Il a également souligné la nécessité de données, de suivi et de recherches sur la mise en œuvre, avertissant que les programmes de prévention risquent d’être ignorés s’ils ne peuvent démontrer leur impact.
« Sans une mesure adéquate », a averti le père Ehusani, « ces initiatives risquent d’être négligées par les décideurs politiques et de perdre le soutien des donateurs ».
Un appel qui dépasse le Nigeria
Bien qu’ancrée dans la crise nigériane, l’allocution du père Ehusani a résonné comme un appel plus large à l’échelle africaine, alors que de nombreux pays sont confrontés à des combinaisons similaires de traumatismes, de sous-investissement et de malentendus culturels autour de la maladie mentale.

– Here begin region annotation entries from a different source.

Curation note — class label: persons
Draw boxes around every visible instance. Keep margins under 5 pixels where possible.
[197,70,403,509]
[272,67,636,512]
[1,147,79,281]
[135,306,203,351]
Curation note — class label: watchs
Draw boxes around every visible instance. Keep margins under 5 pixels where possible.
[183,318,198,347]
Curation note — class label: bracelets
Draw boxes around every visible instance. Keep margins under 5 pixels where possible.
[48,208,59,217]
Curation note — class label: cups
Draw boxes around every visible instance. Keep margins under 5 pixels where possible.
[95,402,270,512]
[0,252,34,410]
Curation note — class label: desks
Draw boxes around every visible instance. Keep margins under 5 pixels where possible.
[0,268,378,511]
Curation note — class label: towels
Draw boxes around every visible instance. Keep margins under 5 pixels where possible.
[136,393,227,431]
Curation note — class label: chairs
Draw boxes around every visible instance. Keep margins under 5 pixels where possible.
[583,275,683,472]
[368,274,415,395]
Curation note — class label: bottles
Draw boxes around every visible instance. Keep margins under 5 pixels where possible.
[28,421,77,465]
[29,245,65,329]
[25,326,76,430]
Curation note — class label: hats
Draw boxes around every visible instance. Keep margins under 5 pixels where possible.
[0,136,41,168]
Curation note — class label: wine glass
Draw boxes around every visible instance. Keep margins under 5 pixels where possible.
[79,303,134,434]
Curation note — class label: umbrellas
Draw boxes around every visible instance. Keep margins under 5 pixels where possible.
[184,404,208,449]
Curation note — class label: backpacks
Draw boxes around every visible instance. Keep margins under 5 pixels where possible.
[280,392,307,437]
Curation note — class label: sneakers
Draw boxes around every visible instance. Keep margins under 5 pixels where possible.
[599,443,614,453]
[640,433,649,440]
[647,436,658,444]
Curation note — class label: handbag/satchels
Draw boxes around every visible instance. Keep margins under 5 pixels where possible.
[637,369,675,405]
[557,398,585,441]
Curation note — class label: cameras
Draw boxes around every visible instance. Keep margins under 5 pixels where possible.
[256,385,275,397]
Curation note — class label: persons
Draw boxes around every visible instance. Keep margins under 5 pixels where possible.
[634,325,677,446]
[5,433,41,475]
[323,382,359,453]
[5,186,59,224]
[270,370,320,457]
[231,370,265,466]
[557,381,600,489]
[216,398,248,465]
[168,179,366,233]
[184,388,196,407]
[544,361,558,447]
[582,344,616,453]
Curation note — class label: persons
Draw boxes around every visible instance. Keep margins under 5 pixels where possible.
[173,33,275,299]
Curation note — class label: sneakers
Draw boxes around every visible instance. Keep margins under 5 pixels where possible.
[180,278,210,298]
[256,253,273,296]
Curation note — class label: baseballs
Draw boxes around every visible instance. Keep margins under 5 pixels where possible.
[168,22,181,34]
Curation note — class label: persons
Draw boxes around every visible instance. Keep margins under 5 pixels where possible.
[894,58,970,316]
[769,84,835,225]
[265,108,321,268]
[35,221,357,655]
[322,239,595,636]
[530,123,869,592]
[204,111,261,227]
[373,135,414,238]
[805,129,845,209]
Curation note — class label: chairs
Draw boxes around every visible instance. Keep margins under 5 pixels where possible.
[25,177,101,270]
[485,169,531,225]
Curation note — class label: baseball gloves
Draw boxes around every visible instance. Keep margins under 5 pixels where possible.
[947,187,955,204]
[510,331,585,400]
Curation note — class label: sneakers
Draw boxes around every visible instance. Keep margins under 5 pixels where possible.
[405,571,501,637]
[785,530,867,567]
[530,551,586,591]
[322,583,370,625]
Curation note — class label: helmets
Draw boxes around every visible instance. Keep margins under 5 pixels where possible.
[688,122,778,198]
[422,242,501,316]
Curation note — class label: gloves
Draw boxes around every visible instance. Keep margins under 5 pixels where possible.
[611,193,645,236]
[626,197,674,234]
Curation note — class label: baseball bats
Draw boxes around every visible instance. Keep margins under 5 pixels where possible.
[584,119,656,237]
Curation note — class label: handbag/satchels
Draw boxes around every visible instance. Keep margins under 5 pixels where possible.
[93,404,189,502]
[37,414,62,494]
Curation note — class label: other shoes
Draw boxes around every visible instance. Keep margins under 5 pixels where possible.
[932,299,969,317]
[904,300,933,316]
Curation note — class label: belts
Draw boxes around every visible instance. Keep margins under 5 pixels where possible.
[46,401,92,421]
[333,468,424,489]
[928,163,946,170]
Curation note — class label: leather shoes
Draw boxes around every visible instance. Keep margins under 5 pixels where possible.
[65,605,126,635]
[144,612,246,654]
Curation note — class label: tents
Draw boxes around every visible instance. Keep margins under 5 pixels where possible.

Son message aux psychologues du continent était clair : l’expertise clinique doit être associée à la sensibilité culturelle, au plaidoyer et à une vision préventive à long terme.
« L’ampleur de l’urgence de santé mentale au Nigeria appelle une action urgente, coordonnée et soutenue », a-t-il déclaré, avertissant que l’inaction continuera de miner la stabilité sociale et le développement.
Le père Ehusani a invité les psychologues africains à aller au-delà du traitement de la détresse individuelle et à s’engager dans la guérison de sociétés blessées, les exhortant à contribuer à restaurer ce qu’il a décrit comme « l’âme de la nation » elle-même.